Published: Thursday, July 30 2015 6:55 a.m. MDT

Utah State's Joey DeMartino catches a pass in the end zone for a touchdown in the first half of an NCAA college football game against New Mexico, Saturday, Oct. 19, 2013, at University Stadium in Albuquerque, N.M. (Eric Draper, AP) Utah State's Joey DeMartino catches a pass in the end zone for a touchdown in the first half of an NCAA college football game against New Mexico, Saturday, Oct. 19, 2013, at University Stadium in Albuquerque, N.M. (Eric Draper, AP)

SALT LAKE CITY — These days, football coaches have to worry about more than just winning or losing games. They have to worry about how they win or lose.

Two examples of that came in Saturday night's games, one involving a local team and another in a Pac-12 contest.

Utah State is getting some flak for a fake punt in the middle of the fourth quarter of a game in which the Aggies led New Mexico 38-3. It resulted in a 72-yard run by the punter, who went untouched for a touchdown to push the lead to 45-3.

You can blame coach Matt Wells, but apparently it was the punter who made a read to go for it, perhaps to get a first down and before he knew it, he was in the end zone.

In the other game, an Oregon coach criticized Washington State coach Mike Leach for trying too hard with his team down by five touchdowns. It seems Leach had the audacity to keep passing the ball when his team was trailing 62-24 and ended up scoring a couple of touchdowns on the poor Duck reserves to only lose by 24 points.

Although it may seem like the same thing — a team going all out when the game has been decided — in these two cases I feel more sorry for New Mexico than I do for Oregon.

When a team is winning by so much that the opponent has no chance of coming back to win, it makes sense to call off the dogs whether it’s by simple play-calling or playing your second- and third-stringers. I’ll give the Aggies some slack on this because it’s hard to tell a player not to do his best, even if the result looks bad. I guess all Wells could have done is to tell the punter to always kick the ball with a 35-point lead in the middle of the fourth quarter.

Wells isn’t the first coach around here to be accused of rubbing it into an opponent that was clearly beat.

Back in 1977, BYU’s LaVell Edwards was criticized for putting quarterback Marc Wilson back into the game late in the fourth quarter of a 38-8 blowout of Utah. Edwards, at least, had a pretty good reason, because he wanted to give Wilson the chance to set an NCAA record for passing yards in a game. However, Utah coach Wayne Howard took offense, bringing up the “hate” word in the aftermath.
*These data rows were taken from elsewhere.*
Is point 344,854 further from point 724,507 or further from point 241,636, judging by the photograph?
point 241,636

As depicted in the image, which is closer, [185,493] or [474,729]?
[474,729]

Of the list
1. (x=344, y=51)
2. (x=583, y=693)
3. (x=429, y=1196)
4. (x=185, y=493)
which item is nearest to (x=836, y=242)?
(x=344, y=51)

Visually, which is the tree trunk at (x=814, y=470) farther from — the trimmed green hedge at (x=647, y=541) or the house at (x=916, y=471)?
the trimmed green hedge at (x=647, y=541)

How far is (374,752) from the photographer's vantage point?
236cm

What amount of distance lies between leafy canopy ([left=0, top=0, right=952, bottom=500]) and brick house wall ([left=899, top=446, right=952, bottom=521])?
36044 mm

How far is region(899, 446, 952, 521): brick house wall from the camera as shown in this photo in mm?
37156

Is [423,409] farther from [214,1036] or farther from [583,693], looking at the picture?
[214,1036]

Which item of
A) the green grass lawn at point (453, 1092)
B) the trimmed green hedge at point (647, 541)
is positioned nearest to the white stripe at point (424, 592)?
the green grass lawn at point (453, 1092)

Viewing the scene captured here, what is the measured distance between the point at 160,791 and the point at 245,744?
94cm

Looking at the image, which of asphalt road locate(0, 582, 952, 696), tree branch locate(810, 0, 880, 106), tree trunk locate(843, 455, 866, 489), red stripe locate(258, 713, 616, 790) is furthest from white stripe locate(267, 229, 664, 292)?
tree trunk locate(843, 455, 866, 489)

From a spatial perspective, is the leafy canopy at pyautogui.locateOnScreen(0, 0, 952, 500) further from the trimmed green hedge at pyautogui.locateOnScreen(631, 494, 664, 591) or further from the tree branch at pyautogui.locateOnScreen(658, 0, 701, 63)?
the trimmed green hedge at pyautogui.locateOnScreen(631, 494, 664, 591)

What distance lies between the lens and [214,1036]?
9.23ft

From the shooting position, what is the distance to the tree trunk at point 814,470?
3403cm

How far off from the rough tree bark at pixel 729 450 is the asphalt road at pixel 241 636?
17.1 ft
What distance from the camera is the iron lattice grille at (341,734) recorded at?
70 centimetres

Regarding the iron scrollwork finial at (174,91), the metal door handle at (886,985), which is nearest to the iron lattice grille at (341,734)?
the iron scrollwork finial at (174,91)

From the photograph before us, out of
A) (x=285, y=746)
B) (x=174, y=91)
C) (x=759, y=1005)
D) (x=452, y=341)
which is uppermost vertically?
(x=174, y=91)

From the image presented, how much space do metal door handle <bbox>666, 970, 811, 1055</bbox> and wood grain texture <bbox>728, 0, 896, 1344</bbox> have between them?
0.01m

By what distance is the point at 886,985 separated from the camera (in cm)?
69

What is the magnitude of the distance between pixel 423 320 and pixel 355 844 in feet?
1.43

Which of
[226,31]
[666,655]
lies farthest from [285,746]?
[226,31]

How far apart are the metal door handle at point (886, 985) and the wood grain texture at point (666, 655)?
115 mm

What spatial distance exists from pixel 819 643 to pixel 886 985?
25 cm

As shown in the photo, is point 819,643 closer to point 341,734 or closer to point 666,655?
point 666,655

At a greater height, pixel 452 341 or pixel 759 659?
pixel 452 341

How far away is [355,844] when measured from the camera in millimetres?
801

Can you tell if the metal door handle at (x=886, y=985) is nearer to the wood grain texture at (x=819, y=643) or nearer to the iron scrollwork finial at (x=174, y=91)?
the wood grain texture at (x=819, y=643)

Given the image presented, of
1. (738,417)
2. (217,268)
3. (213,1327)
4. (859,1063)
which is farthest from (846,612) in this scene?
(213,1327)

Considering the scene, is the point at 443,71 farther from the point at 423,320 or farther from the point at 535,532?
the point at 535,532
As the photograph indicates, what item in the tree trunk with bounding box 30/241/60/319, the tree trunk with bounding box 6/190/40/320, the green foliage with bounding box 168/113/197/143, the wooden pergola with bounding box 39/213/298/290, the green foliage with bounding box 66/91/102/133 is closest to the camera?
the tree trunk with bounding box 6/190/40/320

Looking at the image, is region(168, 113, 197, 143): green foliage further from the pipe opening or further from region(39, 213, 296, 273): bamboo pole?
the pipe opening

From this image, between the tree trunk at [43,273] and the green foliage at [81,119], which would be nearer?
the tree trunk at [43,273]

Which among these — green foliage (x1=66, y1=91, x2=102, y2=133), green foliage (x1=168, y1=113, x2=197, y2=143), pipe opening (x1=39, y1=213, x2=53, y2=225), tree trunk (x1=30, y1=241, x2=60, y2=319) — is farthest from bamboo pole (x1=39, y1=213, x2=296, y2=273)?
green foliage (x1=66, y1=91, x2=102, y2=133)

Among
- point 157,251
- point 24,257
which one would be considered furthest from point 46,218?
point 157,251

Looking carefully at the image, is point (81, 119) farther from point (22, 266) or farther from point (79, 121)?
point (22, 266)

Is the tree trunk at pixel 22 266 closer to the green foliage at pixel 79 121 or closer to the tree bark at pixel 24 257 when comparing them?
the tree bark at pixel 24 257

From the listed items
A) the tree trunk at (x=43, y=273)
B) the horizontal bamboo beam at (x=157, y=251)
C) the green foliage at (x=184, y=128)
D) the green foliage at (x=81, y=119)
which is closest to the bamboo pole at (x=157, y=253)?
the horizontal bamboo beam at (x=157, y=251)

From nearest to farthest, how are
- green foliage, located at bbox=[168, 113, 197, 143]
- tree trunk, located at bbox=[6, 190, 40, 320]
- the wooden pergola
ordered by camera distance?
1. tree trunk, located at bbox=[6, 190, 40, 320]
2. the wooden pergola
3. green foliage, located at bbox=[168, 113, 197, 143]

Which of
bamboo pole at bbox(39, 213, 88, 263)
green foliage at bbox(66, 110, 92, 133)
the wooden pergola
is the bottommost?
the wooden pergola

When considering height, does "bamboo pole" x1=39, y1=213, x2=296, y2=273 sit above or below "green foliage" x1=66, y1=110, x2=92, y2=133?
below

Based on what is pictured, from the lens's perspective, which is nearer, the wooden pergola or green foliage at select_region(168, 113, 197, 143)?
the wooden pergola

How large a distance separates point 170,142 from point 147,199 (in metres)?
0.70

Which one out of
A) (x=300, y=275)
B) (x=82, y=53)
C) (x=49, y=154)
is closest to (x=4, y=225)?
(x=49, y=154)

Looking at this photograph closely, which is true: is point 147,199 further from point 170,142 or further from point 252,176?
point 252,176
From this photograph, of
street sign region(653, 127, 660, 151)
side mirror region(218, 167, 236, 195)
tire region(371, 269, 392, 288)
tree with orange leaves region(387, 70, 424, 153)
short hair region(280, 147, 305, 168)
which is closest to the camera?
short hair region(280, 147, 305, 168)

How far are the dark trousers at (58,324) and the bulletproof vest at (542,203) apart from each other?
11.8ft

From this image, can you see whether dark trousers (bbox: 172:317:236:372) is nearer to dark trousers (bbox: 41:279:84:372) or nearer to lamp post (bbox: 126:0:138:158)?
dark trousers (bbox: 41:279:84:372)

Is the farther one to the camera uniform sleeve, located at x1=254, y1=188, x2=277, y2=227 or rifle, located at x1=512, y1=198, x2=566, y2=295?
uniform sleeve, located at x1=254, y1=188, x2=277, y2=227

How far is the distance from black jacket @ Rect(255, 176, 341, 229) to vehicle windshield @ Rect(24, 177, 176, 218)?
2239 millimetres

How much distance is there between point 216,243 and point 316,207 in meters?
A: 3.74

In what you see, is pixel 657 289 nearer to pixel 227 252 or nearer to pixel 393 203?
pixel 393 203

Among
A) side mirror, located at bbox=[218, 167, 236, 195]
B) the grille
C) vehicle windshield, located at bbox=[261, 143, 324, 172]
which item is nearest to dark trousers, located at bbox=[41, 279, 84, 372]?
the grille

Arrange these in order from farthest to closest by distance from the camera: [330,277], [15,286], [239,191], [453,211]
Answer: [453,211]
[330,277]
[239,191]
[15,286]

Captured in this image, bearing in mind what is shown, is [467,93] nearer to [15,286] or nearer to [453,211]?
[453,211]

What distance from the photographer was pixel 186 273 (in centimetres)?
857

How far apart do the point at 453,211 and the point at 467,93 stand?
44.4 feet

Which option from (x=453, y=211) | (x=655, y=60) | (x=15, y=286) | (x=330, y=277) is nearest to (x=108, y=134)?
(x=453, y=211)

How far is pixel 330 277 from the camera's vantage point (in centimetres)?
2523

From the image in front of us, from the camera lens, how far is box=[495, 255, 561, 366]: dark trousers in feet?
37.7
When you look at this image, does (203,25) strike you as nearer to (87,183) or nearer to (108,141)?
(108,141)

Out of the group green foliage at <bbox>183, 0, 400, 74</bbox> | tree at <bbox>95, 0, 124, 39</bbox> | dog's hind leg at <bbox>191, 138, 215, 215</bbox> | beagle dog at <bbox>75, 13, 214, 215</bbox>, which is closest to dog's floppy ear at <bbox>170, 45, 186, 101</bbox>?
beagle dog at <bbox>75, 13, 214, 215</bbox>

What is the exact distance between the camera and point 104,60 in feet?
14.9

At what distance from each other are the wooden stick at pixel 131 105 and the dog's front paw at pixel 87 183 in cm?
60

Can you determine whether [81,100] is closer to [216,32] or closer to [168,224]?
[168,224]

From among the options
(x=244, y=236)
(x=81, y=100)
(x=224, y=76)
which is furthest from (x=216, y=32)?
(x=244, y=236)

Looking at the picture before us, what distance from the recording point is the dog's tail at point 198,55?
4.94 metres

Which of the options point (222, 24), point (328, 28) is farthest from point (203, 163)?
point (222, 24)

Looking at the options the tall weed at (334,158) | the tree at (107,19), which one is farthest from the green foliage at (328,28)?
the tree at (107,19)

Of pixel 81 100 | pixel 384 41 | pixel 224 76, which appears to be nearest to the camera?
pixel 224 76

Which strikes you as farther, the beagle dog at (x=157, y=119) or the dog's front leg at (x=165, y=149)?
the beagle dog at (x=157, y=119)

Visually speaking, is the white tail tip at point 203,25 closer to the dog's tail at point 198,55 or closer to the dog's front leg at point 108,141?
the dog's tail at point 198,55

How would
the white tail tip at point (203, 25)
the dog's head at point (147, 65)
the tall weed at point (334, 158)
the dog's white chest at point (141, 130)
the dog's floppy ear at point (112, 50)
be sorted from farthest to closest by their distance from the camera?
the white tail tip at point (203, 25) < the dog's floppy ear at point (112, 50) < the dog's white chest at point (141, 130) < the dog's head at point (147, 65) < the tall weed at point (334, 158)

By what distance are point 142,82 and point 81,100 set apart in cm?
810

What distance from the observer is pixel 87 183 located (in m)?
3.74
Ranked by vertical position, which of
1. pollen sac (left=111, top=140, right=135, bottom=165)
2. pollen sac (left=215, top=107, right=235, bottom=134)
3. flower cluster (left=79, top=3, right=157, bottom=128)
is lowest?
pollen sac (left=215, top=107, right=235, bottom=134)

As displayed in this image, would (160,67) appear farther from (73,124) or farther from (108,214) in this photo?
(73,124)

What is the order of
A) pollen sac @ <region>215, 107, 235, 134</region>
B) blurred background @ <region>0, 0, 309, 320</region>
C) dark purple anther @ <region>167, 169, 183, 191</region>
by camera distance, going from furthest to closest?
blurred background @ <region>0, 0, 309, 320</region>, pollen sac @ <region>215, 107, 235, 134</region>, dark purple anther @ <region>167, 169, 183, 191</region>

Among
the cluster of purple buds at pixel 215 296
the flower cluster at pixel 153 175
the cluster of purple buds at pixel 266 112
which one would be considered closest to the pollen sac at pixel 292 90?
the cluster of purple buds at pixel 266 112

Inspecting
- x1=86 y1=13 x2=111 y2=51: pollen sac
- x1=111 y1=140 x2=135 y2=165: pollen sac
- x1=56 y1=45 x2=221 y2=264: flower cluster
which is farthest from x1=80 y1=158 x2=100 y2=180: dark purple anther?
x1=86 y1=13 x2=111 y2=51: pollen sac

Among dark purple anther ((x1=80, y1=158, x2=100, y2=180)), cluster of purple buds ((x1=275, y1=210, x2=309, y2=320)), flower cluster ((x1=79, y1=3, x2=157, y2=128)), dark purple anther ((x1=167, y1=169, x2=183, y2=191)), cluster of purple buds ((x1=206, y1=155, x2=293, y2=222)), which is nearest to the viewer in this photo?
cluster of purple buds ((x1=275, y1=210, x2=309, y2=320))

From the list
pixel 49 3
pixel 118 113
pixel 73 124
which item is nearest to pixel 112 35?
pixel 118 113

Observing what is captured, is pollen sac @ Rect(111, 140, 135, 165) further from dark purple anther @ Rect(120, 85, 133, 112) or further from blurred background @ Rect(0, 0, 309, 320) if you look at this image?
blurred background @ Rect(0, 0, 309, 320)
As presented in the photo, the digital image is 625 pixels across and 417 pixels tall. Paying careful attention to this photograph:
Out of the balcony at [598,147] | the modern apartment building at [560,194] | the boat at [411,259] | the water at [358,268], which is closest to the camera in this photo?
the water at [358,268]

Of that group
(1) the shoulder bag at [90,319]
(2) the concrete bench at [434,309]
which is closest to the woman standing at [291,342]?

In 1997, John L. Smith’s Aggies were leading 31-7 over New Mexico State in the final 30 seconds when Smith ordered a long pass play that resulted in a touchdown. The New Mexico State coaches were livid, but Smith was unrepentant.

“If they think we're going to go out there and lay down, that's baloney,” Smith said at the time. “It's not our job to hold the score down.”


Then there was the famous onside kick in the 2007 game between Utah and Wyoming. The Utes were leading 43-0 in the second half when they successfully executed the short kick. It caused Wyoming coach Joe Glenn to respond with a one-fingered salute to Utah coach Kyle Whittingham, who was apparently miffed that Glenn had guaranteed a win over the Utes earlier that week. Both coaches later apologized.

In the case of Oregon-Washington State the other night, we had a winning coach complaining about the losing coach not knowing how to lose properly. Or something like that.

Oregon defensive coordinator Nick Alliotti blasted Leach, calling it a “low class” move to throw 28 fourth-quarter passes (out of an NCAA-record 89 passes) in a 62-38 defeat.

“That’s total (B.S.) that he threw the ball at the end of the game like he did,’’ Alliotti said. “They want stats, they got stats. But we got the most important stat and that’s the ‘W,’ and we are happy about that.”

It sounds to me like it’s the Oregon coach who is worried about his own stats and how bad the 559 yards and 38 points against his team is going to look. Uh, coach, like you said, you got the win, so don’t worry about it.

If the other guys want to keep playing hard to try to make the score more respectable, what’s the big deal? After all, if they’re that bad, they need all the practice they can get.